The only exception to this that i know of the VIX curve, which i do trade on the premise you have given, as well as the time decay aspects. If there are others about would love to know about them.


thanks


----------



## mazzatelli (5 August 2011)

village idiot said:


> so this is saying all your option strats are in anything but equities ie fx, commodities, Treasuries/rates etc, indices (stiil in equity space?), or are you saying here that you stick to options or strategies including options, as opposed to just long/short equities?



I've traded equity + index ops in a personal account in the past, however for work, yes, its been anything but equities.



> replicate (or just become exposed to) the IV by using the options, with the simplest way being using the ATM straddle (sell when IV relatively high, buy when IV relatively low)? Then replicate Realized vol by delta hedging the underlying (is there another way)?
> Close out position if spread converges by e.g. IV dropping to meet RV (in case where IV>RV), or run till expiry to harvest the difference if they never converge?



Yes, but as you know the rub is transaction costs of dynamic hedging. I've found that if vol model signals are very short durations e.g. <7 days, trade the fly for exposure, with wings as static hedges and avoid dynamic hedging. 



> In comparing IV-->RV are you using an 'offset' of some sort to adjust RV to account for the fact that RV if measured in the usual way (e.g. HV45) usually underestimates potential RV because it uses a small sample which does not usually include a fair representation of the whole population of possible returns?



RV/stat vol would be calculated and analyzed using high frequency data to overcome the sample limitations of daily data w.r.t to vol (greater sample size -> central limit theorem for parameters). iirc correctly we discussed using an alternative rv measure (Parkinsons?) in another thread if you want to work exclusively with daily data.

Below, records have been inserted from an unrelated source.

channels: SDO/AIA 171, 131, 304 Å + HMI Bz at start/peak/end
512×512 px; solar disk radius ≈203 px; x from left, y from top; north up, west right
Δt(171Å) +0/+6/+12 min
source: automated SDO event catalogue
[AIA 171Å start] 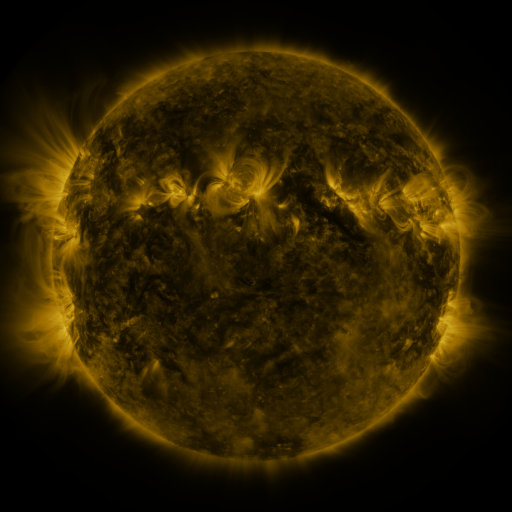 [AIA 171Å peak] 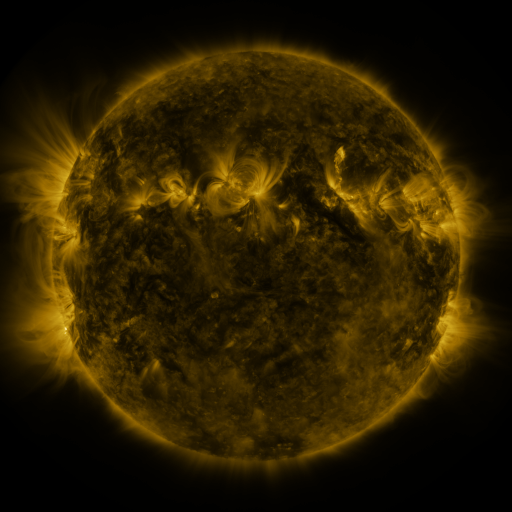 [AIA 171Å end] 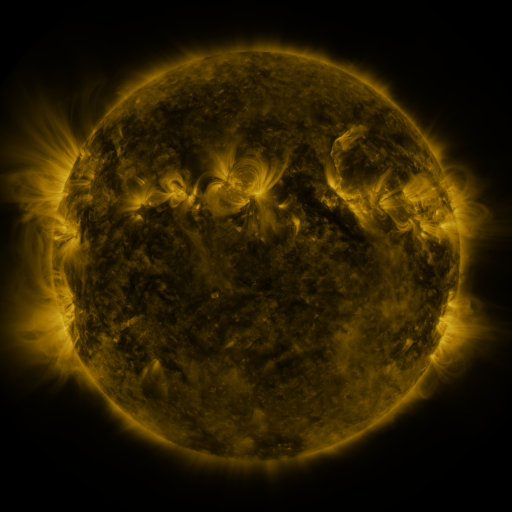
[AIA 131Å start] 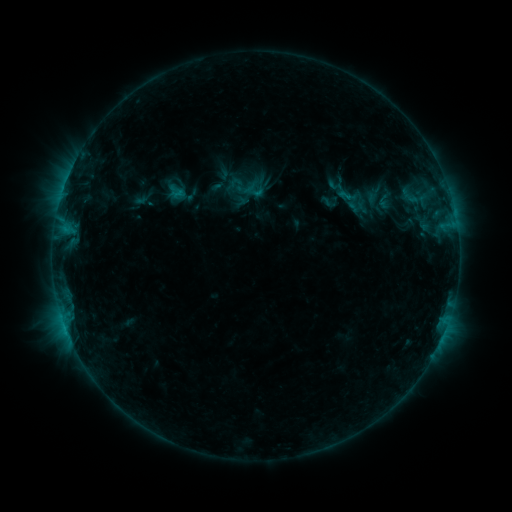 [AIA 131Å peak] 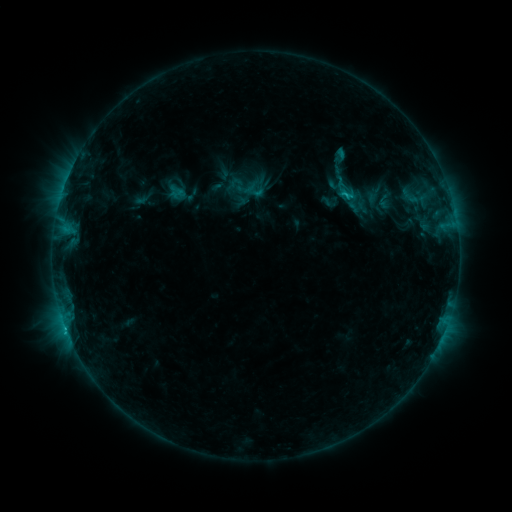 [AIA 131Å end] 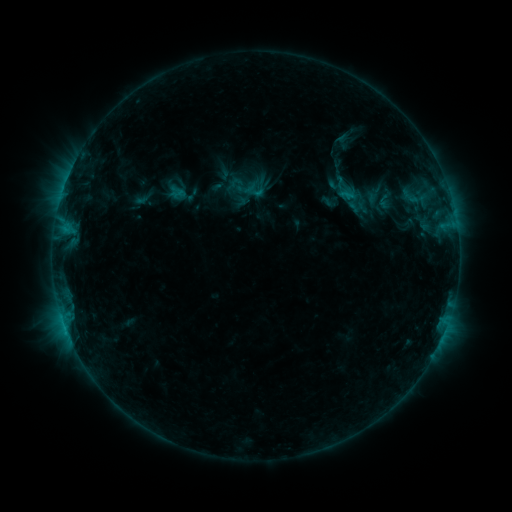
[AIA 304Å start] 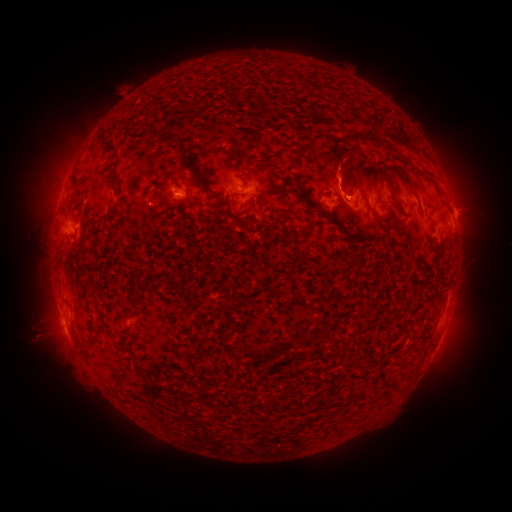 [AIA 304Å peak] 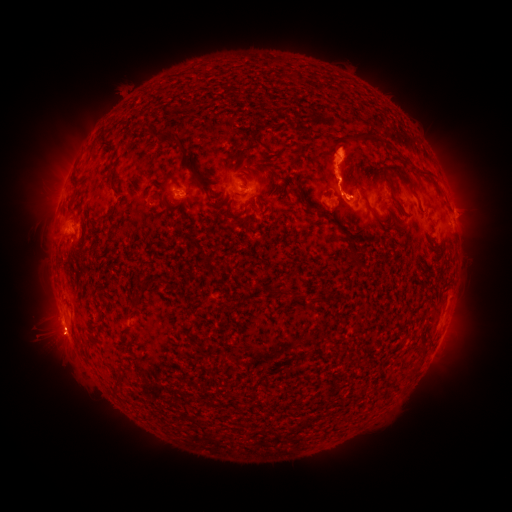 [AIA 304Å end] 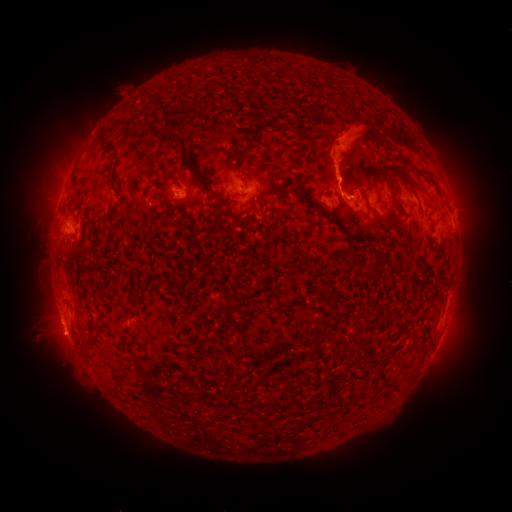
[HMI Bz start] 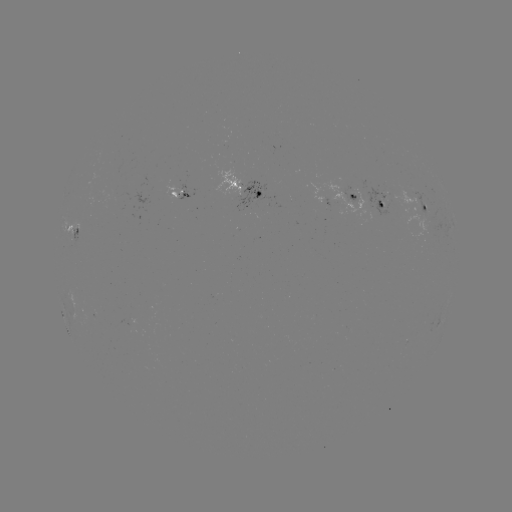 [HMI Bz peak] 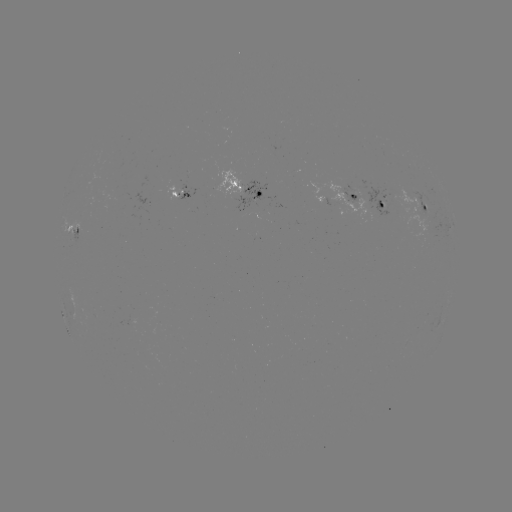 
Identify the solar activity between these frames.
C1.2 flare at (344, 196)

> how do you replicate a butterfly at less than current mv ? obv you can replicate it all sorts of ways but where do you find components out of line pricewise by enough for a retail punter to take advantage before the big boys do?



In my previous post, I mentioned that if you're not on the sell side, for vanilla ops you'd have to take on some price &/or vol risk to replicate - basically legging into the position e.g. for the fly at small debit or credit [equivalence]. 

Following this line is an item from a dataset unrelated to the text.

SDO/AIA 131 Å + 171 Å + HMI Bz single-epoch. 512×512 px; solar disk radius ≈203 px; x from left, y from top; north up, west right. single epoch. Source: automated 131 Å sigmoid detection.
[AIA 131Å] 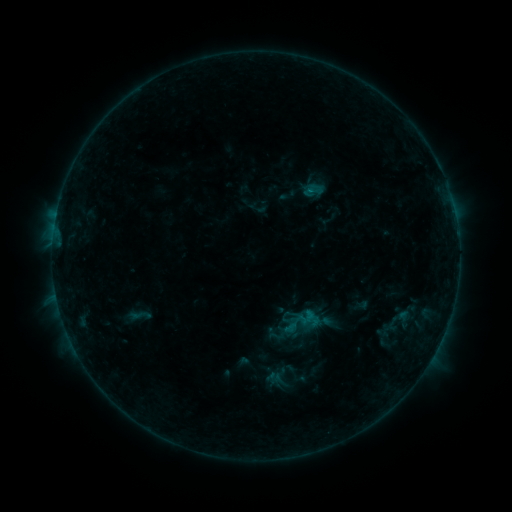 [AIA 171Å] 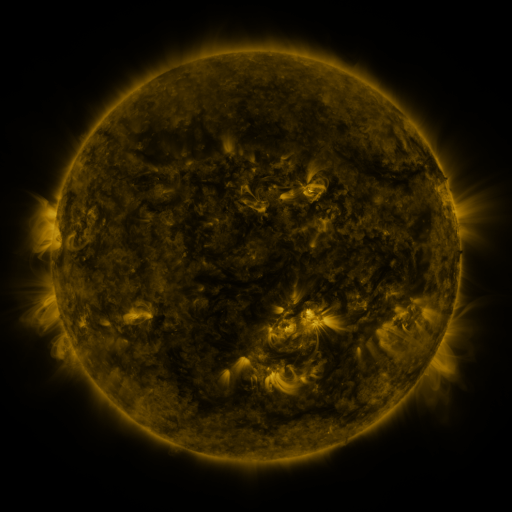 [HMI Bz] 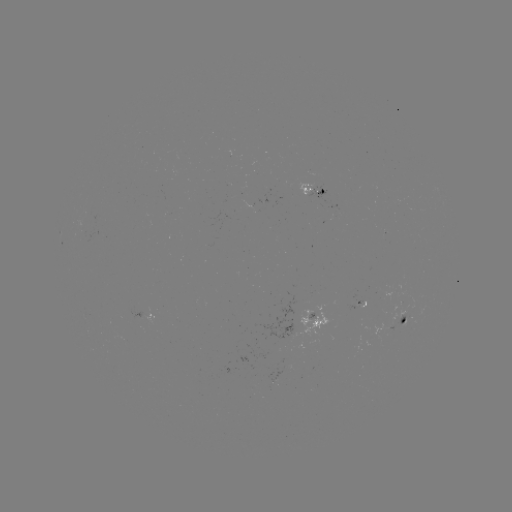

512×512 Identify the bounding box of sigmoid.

So it's strongly contingent on weighing vol &/or price model's edge vs. risk of vega.



> as most futures spreads are tied to the cost of carry, again, where do you find spreads out of line by enough to profit such as in the above example? surely any time it gets out of line enough it would be arbed back in pretty quickly, otherwise it would be free money. Either that, or there is a reason for it to be out of line (seasonal factors, maybe actual production or transportation issues?), but then it wouldn't be a relative value trade, rather a punt on whether the markets expectations are right.



It would be a combination of relative value and expectations, you wouldn't blindly trade a convergence/divergence output from your model if there is a valid reason for the [new] spread existing.

I mentioned this with VIX-like products in mind. The other market that the VIX has comparable structures are FI tenors, but the spreading will be on different classes e.g. govt and corporate spreads to converge (bullish play on economy), and matching of short/long legs would be duration (and possibly convexity) based where duration is to delta, and convexity is to gamma in ops for FI securities.


----------



## village idiot (5 August 2011)

mazza, thanks for taking the time to reply to my many questions. that clears up a few things for me
So you work in a bank in quant analysis or something like?



> *Yes, but as you know the rub is transaction costs of dynamic hedging*. I've found that if vol model signals are very short durations e.g. <7 days, trade the fly for exposure, with wings as static hedges and avoid dynamic hedging.




Indeed they are. I have tried diligently to trade vol from the long side as well as the short side for balance.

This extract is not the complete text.